Varian Semiconductor Gloucester, Mass.) recorded net income of $11.1 million, or $0.30 per diluted share during the second quarter of fiscal 2005, compared to net income of $14.0 million, or $0.38 per diluted share for the same period a year ago.
The company expects revenue for the third quarter of fiscal 2005 to be between $158 and $168 million. Earnings per share is anticipated to range from $0.45 to $0.53 per diluted share."
On the backend, Kulicke & Soffa Industries Inc. (Willow Grove, Pa.) said revenue for the second fiscal quarter ended March 31 was $124.8 million compared to $221.8 million in the comparable year-ago quarter. The net loss was $7.7 million, or minus $0.15 per diluted share, versus net income for the year-ago quarter of $29.1 million or $0.44 per diluted share.
Net revenue for the first quarter was $116.3 million. The net loss was $7.2 million, or a loss of $0.14 per diluted share, in the first period.
Included in the expenses for the March 2005 quarter are $2.0 million of costs associated with the severance from several separate actions and the closure of a test facility in Scotland. Also included in the March 2005 quarter is a $378 thousand reversal of gain on the sale of the Willow Grove facility, previously recorded in the first fiscal quarter and recorded as a sale of assets.
Scott Kulicke, chairman and chief executive, painted a mixed picture for the company going forward. "While we see the industry inching upward from a cyclical trough, the rate of improvement isn't sufficient to trigger significant increases in bonder orders yet," he said in a statement.
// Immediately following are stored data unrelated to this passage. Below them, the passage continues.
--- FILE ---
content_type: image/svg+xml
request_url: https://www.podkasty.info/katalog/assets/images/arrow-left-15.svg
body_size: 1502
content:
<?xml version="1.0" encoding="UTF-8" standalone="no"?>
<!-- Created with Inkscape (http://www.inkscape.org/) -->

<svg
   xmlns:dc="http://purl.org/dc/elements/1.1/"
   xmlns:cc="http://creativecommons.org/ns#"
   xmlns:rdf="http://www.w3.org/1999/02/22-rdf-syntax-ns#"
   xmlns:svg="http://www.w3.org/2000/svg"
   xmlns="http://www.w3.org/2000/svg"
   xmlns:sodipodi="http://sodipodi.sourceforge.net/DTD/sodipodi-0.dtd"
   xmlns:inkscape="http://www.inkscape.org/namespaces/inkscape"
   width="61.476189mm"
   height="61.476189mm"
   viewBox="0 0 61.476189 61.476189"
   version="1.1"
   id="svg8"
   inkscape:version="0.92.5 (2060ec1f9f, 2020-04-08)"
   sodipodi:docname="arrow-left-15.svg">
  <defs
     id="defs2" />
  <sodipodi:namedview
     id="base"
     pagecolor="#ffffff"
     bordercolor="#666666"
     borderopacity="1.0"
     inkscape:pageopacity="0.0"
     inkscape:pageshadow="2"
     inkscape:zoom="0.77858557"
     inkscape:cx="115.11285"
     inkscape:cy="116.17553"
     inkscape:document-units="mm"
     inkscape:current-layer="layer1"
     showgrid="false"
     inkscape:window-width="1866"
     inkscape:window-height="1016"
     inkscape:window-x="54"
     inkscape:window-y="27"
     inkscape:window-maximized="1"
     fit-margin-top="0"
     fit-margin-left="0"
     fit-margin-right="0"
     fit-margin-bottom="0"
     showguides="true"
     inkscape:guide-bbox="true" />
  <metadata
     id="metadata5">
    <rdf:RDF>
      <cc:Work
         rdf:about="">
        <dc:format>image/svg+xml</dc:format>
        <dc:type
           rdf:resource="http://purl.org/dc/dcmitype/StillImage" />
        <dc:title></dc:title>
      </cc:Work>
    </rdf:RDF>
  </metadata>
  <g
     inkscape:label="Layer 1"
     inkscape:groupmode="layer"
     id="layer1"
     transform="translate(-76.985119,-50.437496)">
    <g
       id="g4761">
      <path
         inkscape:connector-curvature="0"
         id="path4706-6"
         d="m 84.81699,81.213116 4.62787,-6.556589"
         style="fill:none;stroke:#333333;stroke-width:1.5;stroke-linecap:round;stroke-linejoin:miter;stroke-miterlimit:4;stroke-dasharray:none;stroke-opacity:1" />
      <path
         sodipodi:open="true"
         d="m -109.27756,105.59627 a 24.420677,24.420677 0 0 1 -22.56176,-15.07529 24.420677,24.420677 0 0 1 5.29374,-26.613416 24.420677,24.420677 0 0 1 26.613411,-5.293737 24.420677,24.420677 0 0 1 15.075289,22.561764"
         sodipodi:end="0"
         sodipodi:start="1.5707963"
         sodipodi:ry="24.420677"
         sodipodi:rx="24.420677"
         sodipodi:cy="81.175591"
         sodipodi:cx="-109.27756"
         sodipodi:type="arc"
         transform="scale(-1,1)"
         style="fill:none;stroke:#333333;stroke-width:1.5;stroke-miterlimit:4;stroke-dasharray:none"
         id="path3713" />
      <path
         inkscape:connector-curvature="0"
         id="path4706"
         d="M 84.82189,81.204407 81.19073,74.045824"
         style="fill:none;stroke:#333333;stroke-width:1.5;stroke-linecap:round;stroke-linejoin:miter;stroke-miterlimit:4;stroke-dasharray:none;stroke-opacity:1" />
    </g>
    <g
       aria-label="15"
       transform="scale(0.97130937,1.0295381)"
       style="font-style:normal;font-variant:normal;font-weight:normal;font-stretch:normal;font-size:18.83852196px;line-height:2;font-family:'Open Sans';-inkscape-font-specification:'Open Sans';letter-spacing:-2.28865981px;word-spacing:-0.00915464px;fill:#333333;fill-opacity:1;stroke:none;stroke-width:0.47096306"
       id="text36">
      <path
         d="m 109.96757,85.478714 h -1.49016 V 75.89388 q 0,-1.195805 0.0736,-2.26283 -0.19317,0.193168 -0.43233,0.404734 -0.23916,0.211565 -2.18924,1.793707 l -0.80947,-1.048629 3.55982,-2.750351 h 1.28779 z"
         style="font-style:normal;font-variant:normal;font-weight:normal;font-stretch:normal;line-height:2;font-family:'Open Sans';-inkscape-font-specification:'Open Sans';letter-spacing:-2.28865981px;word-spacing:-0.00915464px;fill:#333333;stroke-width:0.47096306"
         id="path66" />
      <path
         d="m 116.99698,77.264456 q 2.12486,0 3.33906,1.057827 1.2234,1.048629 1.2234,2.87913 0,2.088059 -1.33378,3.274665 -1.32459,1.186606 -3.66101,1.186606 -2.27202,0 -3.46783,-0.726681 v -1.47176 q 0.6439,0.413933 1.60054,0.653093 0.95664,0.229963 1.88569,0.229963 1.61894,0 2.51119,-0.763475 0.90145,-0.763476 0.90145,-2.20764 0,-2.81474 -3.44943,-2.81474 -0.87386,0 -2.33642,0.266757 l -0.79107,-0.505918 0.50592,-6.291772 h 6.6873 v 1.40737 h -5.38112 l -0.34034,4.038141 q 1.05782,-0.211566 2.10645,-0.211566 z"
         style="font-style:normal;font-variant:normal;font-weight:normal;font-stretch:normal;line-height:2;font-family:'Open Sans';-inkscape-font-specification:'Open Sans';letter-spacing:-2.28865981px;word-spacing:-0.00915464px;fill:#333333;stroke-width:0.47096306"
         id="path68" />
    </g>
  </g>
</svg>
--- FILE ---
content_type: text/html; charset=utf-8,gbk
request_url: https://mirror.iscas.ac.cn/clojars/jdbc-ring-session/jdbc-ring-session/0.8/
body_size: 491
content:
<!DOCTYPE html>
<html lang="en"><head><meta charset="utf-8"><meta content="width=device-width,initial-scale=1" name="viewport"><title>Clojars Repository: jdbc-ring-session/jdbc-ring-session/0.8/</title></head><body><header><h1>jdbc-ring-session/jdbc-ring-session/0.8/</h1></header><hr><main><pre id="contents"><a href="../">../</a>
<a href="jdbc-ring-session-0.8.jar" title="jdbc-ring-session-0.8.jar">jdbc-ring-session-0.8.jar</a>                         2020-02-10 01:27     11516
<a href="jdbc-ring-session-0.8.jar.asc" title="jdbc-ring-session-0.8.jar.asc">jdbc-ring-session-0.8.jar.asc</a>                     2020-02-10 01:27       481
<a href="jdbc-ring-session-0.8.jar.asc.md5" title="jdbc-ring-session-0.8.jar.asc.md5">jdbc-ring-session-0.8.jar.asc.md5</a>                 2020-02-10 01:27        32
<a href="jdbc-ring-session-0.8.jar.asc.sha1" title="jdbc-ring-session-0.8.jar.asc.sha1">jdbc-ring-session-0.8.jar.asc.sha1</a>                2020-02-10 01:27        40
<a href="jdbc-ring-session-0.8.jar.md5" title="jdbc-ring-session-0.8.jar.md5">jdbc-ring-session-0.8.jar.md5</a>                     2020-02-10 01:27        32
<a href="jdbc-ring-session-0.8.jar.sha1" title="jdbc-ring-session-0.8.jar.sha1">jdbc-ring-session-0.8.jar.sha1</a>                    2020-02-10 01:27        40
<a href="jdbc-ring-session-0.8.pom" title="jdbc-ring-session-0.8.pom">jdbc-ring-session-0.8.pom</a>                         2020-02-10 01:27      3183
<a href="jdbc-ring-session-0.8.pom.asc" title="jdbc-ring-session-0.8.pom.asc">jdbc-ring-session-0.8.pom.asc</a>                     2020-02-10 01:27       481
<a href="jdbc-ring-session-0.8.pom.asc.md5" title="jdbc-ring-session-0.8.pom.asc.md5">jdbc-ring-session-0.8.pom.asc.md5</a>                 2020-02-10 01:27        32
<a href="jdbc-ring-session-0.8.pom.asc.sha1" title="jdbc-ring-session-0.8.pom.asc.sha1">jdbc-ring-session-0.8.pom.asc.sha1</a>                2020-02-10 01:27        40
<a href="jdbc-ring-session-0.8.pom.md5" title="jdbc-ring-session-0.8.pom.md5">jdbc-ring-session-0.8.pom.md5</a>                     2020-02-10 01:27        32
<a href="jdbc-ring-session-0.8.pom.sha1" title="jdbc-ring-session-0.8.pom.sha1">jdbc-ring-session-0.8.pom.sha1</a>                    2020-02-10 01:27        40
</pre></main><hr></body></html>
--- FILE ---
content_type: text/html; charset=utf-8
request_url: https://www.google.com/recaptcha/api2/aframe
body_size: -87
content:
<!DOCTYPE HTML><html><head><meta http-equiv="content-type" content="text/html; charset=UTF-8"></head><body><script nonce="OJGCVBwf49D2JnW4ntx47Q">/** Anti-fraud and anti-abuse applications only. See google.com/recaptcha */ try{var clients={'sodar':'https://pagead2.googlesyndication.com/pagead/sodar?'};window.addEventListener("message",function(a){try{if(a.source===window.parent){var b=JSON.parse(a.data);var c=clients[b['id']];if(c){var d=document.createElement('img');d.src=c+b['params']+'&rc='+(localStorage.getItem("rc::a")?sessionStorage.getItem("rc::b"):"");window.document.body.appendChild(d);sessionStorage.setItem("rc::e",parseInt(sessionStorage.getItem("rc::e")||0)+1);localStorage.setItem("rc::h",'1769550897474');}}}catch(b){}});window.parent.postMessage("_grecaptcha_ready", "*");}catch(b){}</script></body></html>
"Similarly, the ongoing industry-wide semiconductor inventory liquidation that is taking place seems to be holding down both test and materials orders," he said. "Our customers continue to tell us to expect improved business conditions later this year, but for the June quarter, we expect revenues to be in the range of flat to up 10 percent compared to the March quarter."
On the materials side, MEMC Electronic Materials, Inc. (St. Peters, Mo.) reported net sales of $257.9 for the first quarter of 2005, up 12.7 percent over the like period a year ago but down 3.9 percent sequentially.
The silicon wafer maker reported a net of $77.2 million, or $0.34 per share, in the quarter, compared to $70 million, or $0.32 a share, in the previous period, and $35.9 million, or $0.16 percent, a year ago.
"A slower than anticipated market recovery had an impact on our first quarter results," said Nabeel Gareeb, MEMC's chief executive, in a statement.
"We are beginning to see signs of improving demand and we anticipate the second half of 2005 will provide good momentum for the recovery from this transition period," he said. "Based on some degree of uncertainty during the early part of the second quarter associated with this market inflection point, we are guiding net sales in the second quarter to be up in the 2 percent to 5 percent range sequentially."
Cabot Microelectronics Corp. (Aurora, Ill.), a supplier of chemical mechanical planarization (CMP) polishing slurries to the semiconductor industry, said total revenue for the second fiscal quarter was $64.5 million, down 3.8 percent from $67.1 million in the prior quarter and down 12.3 percent from $73.5 million in the second quarter a year ago.
The sequential revenue decrease was primarily due to lower demand for the company's products used in dielectric and tungsten applications, the combined revenue of which declined by 5.2 percent sequentially
Net income for the quarter was $6.1 million, down 38.4 percent from the $9.8 million reported last quarter and down 37.7 percent from $9.7 million in the same quarter last year. Diluted earnings per share were $0.25 this quarter, compared to $0.40 in the previous quarter and $0.39 in the year ago quarter.